Attendance of Board Members: All Board members shall attend each meeting of
the Association. Should a Board Member be unable to attend a scheduled
meeting, the Board member must notify the Secretary within 48 hours of the
meeting, or within a reasonable time if the meeting is scheduled with less
than 48 hours notice. A board Member’s failure to notify the Secretary that he
or she will not attend a scheduled meeting will result in an unexcused
absence. Three (3) unexcused absences will result in the removal of the Board
Member from the Board of Directors of the Association if mandated by a
majority vote of the Board of Directors in attendance at the scheduled Board
meeting following the third unexcused absence.
This bylaw shall constitute notice to all Board Members that three (3) unexcused
absences will result in the removal of a Board Member from the Board of
Directors, subject to a majority vote of the Board of Directors.
Section 6: Officers: The Board of Directors shall elect from among their number
a President, Vice-President, Secretary and Treasurer; the four of whom shall
constitute the Executive Committee of the Board of Directors. Subject to
ratification or modification of their actions by the full Board of Directors
specified by Article IV, Section 7 herein, members of the Executive Committee
shall have full authority to act on behalf of the Association with regard to any
matter falling within the area of their offices; jurisdictions or for which they
have been charged with responsibility by the Board of Directors or by the
President of the Board. Any member of the board of Directors shall be entitled
to attend any regularly scheduled meeting of the Executive Committee.

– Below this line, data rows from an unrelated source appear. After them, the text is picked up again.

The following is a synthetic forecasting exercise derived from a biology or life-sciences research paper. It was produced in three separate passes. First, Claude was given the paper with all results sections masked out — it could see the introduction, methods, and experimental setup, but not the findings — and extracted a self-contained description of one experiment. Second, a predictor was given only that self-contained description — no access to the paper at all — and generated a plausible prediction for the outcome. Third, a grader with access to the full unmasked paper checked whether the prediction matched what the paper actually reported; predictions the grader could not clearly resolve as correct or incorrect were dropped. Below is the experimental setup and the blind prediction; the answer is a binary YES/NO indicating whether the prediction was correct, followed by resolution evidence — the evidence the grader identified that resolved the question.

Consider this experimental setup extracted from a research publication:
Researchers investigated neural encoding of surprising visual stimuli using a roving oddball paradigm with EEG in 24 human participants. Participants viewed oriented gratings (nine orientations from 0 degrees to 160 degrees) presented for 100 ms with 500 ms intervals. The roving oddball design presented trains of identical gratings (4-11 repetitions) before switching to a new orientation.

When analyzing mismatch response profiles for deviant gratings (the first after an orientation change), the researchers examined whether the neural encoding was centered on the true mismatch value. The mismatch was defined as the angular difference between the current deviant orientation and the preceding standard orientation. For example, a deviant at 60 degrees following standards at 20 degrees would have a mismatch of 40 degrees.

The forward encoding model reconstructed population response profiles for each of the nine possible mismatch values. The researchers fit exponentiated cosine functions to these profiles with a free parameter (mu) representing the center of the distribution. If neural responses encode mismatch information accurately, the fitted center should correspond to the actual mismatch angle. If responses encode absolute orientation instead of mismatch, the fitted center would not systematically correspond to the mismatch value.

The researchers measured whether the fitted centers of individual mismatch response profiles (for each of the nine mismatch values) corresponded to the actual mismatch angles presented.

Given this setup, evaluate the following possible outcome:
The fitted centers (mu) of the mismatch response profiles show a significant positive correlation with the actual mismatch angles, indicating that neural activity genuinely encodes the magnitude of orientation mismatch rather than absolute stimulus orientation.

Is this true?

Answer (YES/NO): NO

Powers and duties of the President: The President shall be the Chief Executive
Officer of the Association and shall have general charge of and responsibility
for all of the business affairs of the Association. In the absence of the
Treasurer, the President or his or her designee from among the Executive
Committee will sign checks. The President shall preside at all meetings of the
members of the Association.
Powers and duties of the Vice-President: The Vice-President shall assist the
President in carrying out the President’s duties and in the absence or
disability of the President shall carry out the duties of the office of the
President.
Powers and duties of the Secretary: The Secretary shall give, or cause to be
given, notice of all membership meetings and all other notices required by law
or by these Bylaws. The secretary shall record all the proceedings of the
meetings of the members and the Board of Directors in books provided for that
purpose. The Secretary shall perform all the duties generally incident to the
Office of the Secretary.
Powers and duties of the Treasurer: The Treasurer shall have custody of all
funds of the Association and shall keep full and accurate accounting of
receipts and disbursements in books belonging to the Association. These
records shall be made available by the Treasurer for scheduled periodic
reviews or audits. The Treasurer shall deposit all moneys in the name and to
the credit of the Association in such depository or depositories as the Board
of Directors may designate.
The Treasurer shall disburse the funds of the Association as may be ordered by
the Board of Directors, taking proper vouchers for such disbursements. The
Treasurer shall render to the members at the annual meeting, and to the
President whenever the President so requests, an accounting of all of the
Treasurer’s transactions as Treasurer and of the financial condition of the
Association.
The Treasurer shall perform all duties incident to the office of Treasurer,
subject to the control of the members and the Board of Directors.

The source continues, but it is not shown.